### Goal of the exercise
Starting at the line that contains "How far from", write out every line through the last one in the records below, word for word. Leave out any pictures.

Entries taken from a collection:

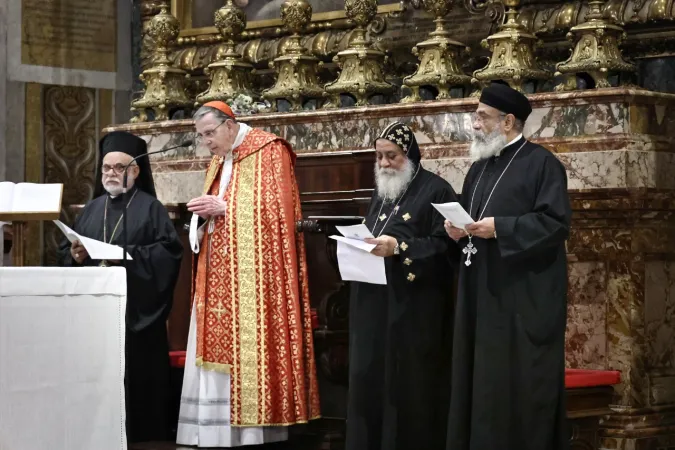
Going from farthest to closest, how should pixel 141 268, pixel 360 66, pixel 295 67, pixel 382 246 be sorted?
pixel 295 67
pixel 360 66
pixel 141 268
pixel 382 246

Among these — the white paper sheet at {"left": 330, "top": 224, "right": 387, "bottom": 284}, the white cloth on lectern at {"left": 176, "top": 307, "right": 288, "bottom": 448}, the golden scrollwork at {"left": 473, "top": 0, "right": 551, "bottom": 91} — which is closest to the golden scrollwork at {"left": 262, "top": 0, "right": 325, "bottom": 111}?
the golden scrollwork at {"left": 473, "top": 0, "right": 551, "bottom": 91}

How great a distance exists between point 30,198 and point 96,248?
16.5 inches

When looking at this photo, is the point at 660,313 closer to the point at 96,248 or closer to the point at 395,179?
the point at 395,179

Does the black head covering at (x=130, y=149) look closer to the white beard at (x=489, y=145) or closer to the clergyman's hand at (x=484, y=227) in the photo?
the white beard at (x=489, y=145)

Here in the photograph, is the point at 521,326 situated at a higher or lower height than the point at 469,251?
lower

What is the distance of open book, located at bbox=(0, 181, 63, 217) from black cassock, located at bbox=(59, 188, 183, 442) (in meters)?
0.88

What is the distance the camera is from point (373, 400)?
730 cm

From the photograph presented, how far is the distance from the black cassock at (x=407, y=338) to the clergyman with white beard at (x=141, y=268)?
4.21 feet

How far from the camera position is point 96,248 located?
7418 mm

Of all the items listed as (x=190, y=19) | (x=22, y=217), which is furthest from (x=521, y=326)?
(x=190, y=19)

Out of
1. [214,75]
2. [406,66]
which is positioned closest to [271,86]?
[214,75]

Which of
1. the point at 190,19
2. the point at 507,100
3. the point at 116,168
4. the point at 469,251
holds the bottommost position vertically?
the point at 469,251

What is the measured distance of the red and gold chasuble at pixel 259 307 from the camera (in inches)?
308

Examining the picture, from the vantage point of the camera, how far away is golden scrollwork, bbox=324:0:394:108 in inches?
369
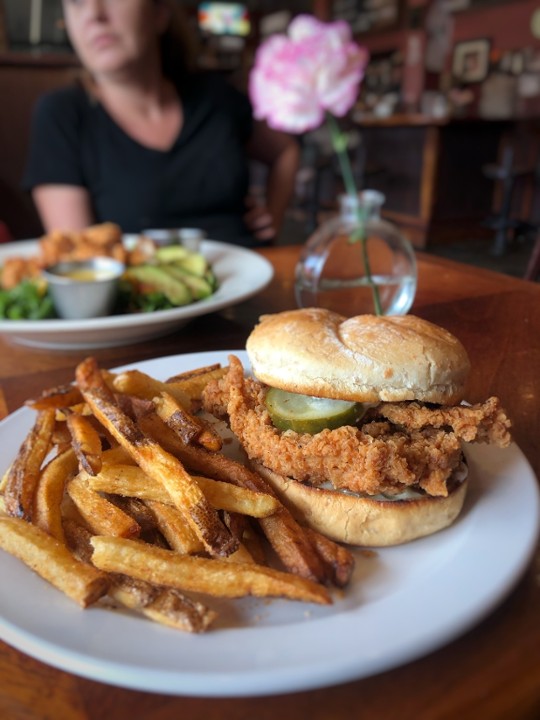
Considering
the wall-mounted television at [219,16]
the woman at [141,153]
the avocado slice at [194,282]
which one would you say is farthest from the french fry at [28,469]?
the wall-mounted television at [219,16]

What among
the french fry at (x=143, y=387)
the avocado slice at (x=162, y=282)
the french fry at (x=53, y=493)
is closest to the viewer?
the french fry at (x=53, y=493)

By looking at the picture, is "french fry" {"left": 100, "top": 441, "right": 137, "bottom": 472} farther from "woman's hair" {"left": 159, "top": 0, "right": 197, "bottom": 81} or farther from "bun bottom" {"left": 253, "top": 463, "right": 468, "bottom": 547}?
"woman's hair" {"left": 159, "top": 0, "right": 197, "bottom": 81}

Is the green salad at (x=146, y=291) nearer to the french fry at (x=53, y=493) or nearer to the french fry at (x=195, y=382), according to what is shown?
the french fry at (x=195, y=382)

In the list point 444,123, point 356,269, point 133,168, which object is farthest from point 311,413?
point 444,123

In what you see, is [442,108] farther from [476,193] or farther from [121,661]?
[121,661]

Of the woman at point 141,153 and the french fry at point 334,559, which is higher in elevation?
the woman at point 141,153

### Response to the task
How far from the camera position is point 96,248 located?
7418 mm

Of all the items listed as (x=190, y=19) | (x=22, y=217), which is furthest from (x=521, y=326)?
(x=190, y=19)

Out of
1. [214,75]
2. [406,66]
which is positioned closest to [271,86]?
[214,75]

Which of
1. the point at 190,19
2. the point at 507,100
3. the point at 116,168
4. the point at 469,251
holds the bottommost position vertically?
the point at 469,251

What is the measured distance of the red and gold chasuble at pixel 259 307 from the camera (in inches)?
308

Examining the picture, from the vantage point of the camera, how far away is golden scrollwork, bbox=324:0:394:108 in inches?
369
Considering
the wall-mounted television at [219,16]
the woman at [141,153]
the avocado slice at [194,282]
which one would you say is farthest from the french fry at [28,469]?
the wall-mounted television at [219,16]

What among
the french fry at (x=143, y=387)
the avocado slice at (x=162, y=282)
the french fry at (x=53, y=493)
is closest to the viewer?
the french fry at (x=53, y=493)

By looking at the picture, is "french fry" {"left": 100, "top": 441, "right": 137, "bottom": 472} farther from "woman's hair" {"left": 159, "top": 0, "right": 197, "bottom": 81} or farther from "bun bottom" {"left": 253, "top": 463, "right": 468, "bottom": 547}?
"woman's hair" {"left": 159, "top": 0, "right": 197, "bottom": 81}

Is the green salad at (x=146, y=291) nearer to the french fry at (x=53, y=493) or nearer to the french fry at (x=195, y=382), according to what is shown?
the french fry at (x=195, y=382)

In the list point 444,123, point 356,269, point 133,168, which object is farthest from point 311,413?
point 444,123

In what you see, is [442,108] farther from [476,193] or farther from [121,661]?
[121,661]

Of the woman at point 141,153 and the french fry at point 334,559, which is higher in elevation?
the woman at point 141,153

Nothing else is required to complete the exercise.